Text:
┄┄┄┄┄┄┄┄┄┄┄┄┄┄┄┄┄┄┄┄

Melba Tolliver (born 1939) is an American journalist and former New York City news anchor and reporter. She is best remembered for her defiant stance against ABC owned WABC-TV when she refused to don a wig or scarf to cover up her Afro in order to cover the White House wedding of President Richard Nixon's daughter Tricia Nixon in 1971.

Tolliver was born in Rome, Georgia.

She worked as a registered nurse and later became a secretary at ABC in November 1966. Strikes by the American Federation of Television and Radio Artists in April 1967 and by the National Association of Broadcast Employees and Technicians in September led to short stints where Tolliver filled in for Marlene Sanders.

Tolliver later became a full-time reporter and anchor at WABC from 1967 to 1976. In the early 1970s, she was a recurring panelist on What's My Line?. In 1976, she went to WNBC where she remained until 1980. She also worked at News 12 Long Island from 1986 to 1994.

┄┄┄┄┄┄┄┄┄┄┄┄┄┄┄┄┄┄┄┄

Problems:
1. Translate this sentence from the text about Melba Tolliver into Spanish: "In 1976, she went to WNBC where she remained until 1980."
2. According to the text about Melba Tolliver, what allowed her to fill in for Marlene Sanders for short stints? Answer in one to three sentences.
The records have no connection to the text about Melba Tolliver.

Dataset:

┄┄┄┄┄┄┄┄┄┄┄┄┄┄┄┄┄┄┄┄

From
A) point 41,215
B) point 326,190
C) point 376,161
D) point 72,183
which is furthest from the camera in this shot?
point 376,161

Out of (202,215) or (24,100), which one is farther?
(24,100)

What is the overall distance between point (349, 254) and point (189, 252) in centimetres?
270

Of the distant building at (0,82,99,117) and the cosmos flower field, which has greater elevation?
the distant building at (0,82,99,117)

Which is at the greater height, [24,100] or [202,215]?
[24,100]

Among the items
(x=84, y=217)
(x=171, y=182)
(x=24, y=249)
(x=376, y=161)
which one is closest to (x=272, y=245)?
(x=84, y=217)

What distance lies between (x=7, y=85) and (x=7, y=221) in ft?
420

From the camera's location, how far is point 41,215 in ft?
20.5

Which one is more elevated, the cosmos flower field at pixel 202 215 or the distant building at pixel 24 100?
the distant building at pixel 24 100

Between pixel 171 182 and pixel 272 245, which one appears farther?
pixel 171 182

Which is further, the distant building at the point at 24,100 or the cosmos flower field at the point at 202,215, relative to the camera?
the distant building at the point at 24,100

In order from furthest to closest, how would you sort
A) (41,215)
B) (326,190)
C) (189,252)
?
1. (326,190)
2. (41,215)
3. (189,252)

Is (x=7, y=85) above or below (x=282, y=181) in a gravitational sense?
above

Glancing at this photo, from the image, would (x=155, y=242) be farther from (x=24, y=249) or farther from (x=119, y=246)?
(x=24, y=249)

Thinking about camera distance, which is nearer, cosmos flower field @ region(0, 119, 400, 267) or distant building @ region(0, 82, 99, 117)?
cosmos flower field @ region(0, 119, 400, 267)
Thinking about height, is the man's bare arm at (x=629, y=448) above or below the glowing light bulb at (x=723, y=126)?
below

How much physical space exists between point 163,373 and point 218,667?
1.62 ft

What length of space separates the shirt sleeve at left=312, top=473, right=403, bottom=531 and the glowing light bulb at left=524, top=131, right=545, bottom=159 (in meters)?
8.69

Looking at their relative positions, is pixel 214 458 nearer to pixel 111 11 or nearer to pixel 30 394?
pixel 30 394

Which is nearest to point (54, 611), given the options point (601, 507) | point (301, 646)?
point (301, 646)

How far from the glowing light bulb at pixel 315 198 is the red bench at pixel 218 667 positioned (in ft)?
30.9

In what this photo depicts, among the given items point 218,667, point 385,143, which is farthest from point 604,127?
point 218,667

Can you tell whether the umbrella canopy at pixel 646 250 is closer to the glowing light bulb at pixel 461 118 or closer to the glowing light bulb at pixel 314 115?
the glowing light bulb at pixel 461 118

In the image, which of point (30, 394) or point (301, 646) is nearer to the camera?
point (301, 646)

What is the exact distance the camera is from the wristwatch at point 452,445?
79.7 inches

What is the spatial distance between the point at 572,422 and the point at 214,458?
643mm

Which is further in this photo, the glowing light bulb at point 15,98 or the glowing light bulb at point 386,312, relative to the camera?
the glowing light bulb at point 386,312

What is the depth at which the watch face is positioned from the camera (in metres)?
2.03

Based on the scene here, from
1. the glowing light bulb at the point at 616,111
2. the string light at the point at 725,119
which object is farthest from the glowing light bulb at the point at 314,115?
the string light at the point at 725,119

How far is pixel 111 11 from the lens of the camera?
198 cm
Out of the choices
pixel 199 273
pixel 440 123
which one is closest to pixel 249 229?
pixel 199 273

┄┄┄┄┄┄┄┄┄┄┄┄┄┄┄┄┄┄┄┄

Task-by-task answers:
1. En 1976, se fue a WNBC, donde permaneció hasta 1980.

2. Strikes made those stints possible. The American Federation of Television and Radio Artists went on strike in April 1967, and the National Association of Broadcast Employees and Technicians went on strike in September.